Results: TRIM Testing
Finally, I want to introduce a new test I've been working on using JEDEC's 218A consumer workload trace to create a TRIM benchmark. It's not a neatly-packaged little utility you can run at home. Rather, this is a test scripted in ULINK's DriveMaster 2012 software and hardware suite.
DriveMaster is used by most SSD manufacturers to create and perform specific metrics. It's currently the only commercial product that can create the scenarios needed to validate TCG Opal 2.0 security, but it's almost unlimited in potential applications. There are various hardware components associated with the platform, such as a SATA/SAS power hub that allows the benchmarked drive to be power-cycled independently of the platform. Much of the benefit tied to a solution like DriveMaster is its ability to diagnose bugs, ensure compatibility, and issue low-level commands. In short, it's very handy for the companies actually building SSDs. And if off-the-shelf scripts don't do it for you, make your own. There's a steep learning curve, but the C-like environment and command documentation gives you a fighting chance.
This product also gives us some new ways to explore performance. Testing the TRIM command is just the first example of how we'll be using ULINK's contribution to the Tom's Hardware benchmark suite.
The suite ships with some built-in scripts, but also contains its own scripting language for extensibility and customization. This particular test uses JEDEC's published master trace of consumer I/O activity (similar to our Tom's Hardware Storage Bench trace). The read commands are removed from the trace, leaving write, flush, and TRIM commands. After secure erasure and writing preparatory data, the test commences. The trace is played against the drive four times using NCQ with and without TRIM, and DMA with and without TRIM. IOPS are measured and averaged every 100,000 commands.
On a 256 GB drive, each iteration writes close to 800 GB of data, so running the JEDEC TRIM test suite once on a 256 GB SSD generates almost 3.2 TB of mostly random writes (it's 75% random and 25% sequential). By the end of each run, over 37 million write commands are issued. If that sounds like a lot of storage traffic, it is.
The first two tests employ DMA to access the storage, while the last two use Native Command Queuing. Since most folks don't use DMA with SSDs (aside from some legacy or industrial applications) we don't concern ourselves with those. It can take up to 96 hours to run one drive through all four runs, though faster drives can cut the time in half, roughly. Because so much information is being written to an already-full SSD (the drive is filled before each test, and then close to 800 GB are written per iteration), SSDs that perform better under heavy load fare best. Without TRIM, on-the-fly garbage collection becomes a big contributor to high IOPS. With TRIM, 13% of space gets TRIM'ed, leaving more room for the controller to use for maintenance operations.
Take everything that was beautiful about Crucial's M500, add more capacity, and then more performance. The M550 sets its predecessor's shortcomings right. Excessive redundancy and conservative engineering resulted in the M500's modest performance. A year later, the M550 sports an updated controller and firmware, putting it in elite company.
The 512 GB M550 is as quick as the 1024 GB model, but sells for $200 less, making it more palatable to mainstream audiences.
TRIM Testing
Here's the chart derived from our DriveMaster JEDEC TRIM test data. We have the new M550s, Samsung's venerable 840 Pro at 256 GB, Crucial's more mainstream M500 (240 GB), Plextor's M5P, and the 250 GB 840 EVO. Each device's NCQ-based test is plotted. The solid line represents average IOPS every 100,000 commands, but without TRIM. The hashed line represents performance every 100,000 commands with TRIM. In each case, the workload is mixed in with tons of small, random writes.
Since performance is measured over each 100,000-command segment, time is factored out of the above chart. This rolling average also hides the trace's peaky nature.
You can see the 512 GB M550 start out with lower peak performance in non-TRIM testing. Add TRIM to the mix, though, and it ends up as quick as Samsung's 840 Pro.

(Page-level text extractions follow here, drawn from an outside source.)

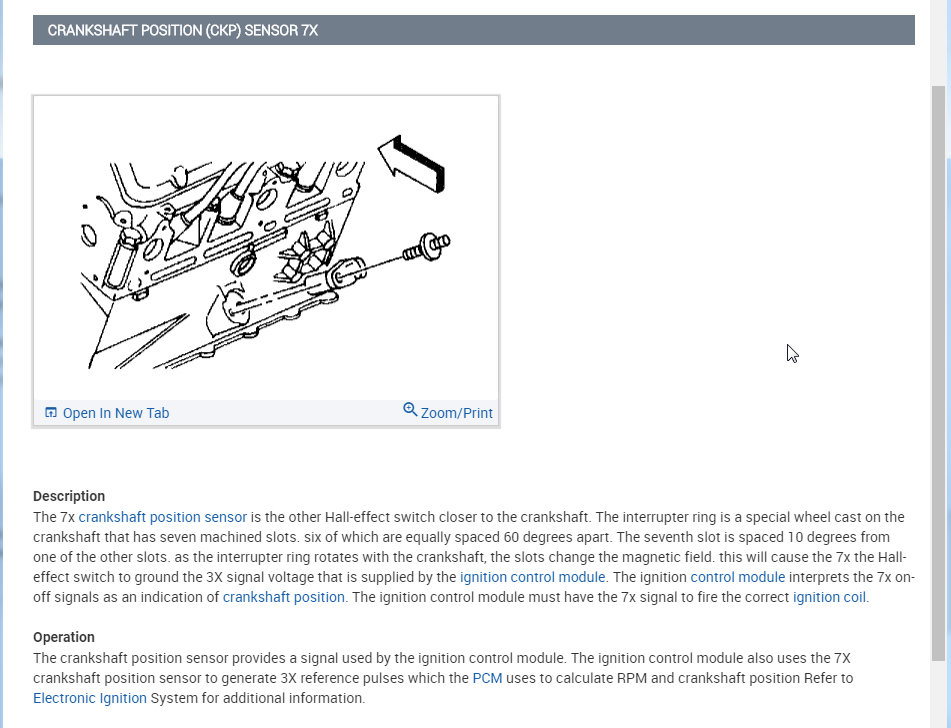 CRANKSHAFT POSITION (CKP) SENSOR 7X

Open In New Tab

Zoom/Print

Description
The 7x crankshaft position sensor is the other Hall-effect switch closer to the crankshaft. The interrupter ring is a special wheel cast on the crankshaft that has seven machined slots. six of which are equally spaced 60 degrees apart. The seventh slot is spaced 10 degrees from one of the other slots. as the interrupter ring rotates with the crankshaft, the slots change the magnetic field. this will cause the 7x the Hall-effect switch to ground the 3X signal voltage that is supplied by the ignition control module. The ignition control module interprets the 7x on-off signals as an indication of crankshaft position. The ignition control module must have the 7x signal to fire the correct ignition coil.

Operation
The crankshaft position sensor provides a signal used by the ignition control module. The ignition control module also uses the 7X crankshaft position sensor to generate 3X reference pulses which the PCM uses to calculate RPM and crankshaft position Refer to Electronic Ignition System for additional information.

But I also want the instantaneous average of our TRIM testing. So, how does the drive fare servicing writes with and without TRIM during each 100,000-command window? The purple line represents IOPS across the entire trace, without TRIM. The teal line is with TRIM.
Notice that the peaks are higher with TRIM support enabled. This is how a desktop-oriented drive should behave. About 13% of the drive's span is freed by the command during our test, giving Marvell's controller more available blocks to write to. Without TRIM, the processor is stuck manually collecting garbage, juggling data in read/modify/erase cycles.

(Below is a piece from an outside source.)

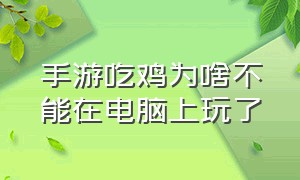 手游吃鸡为啥不能在电脑上玩了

TRIM mitigates this, allowing the operating system to tell the drive when a range of LBAs is no longer needed. The alternative is letting the drive handle its own garbage collection as the operating system writes to LBAs already occupied by data.
This chart shows throughput in our TRIM-enabled test. The M550s do well, despite their lack of additional over-provisioning. See how soundly the 512 GB M550 routs the 480 GB M500?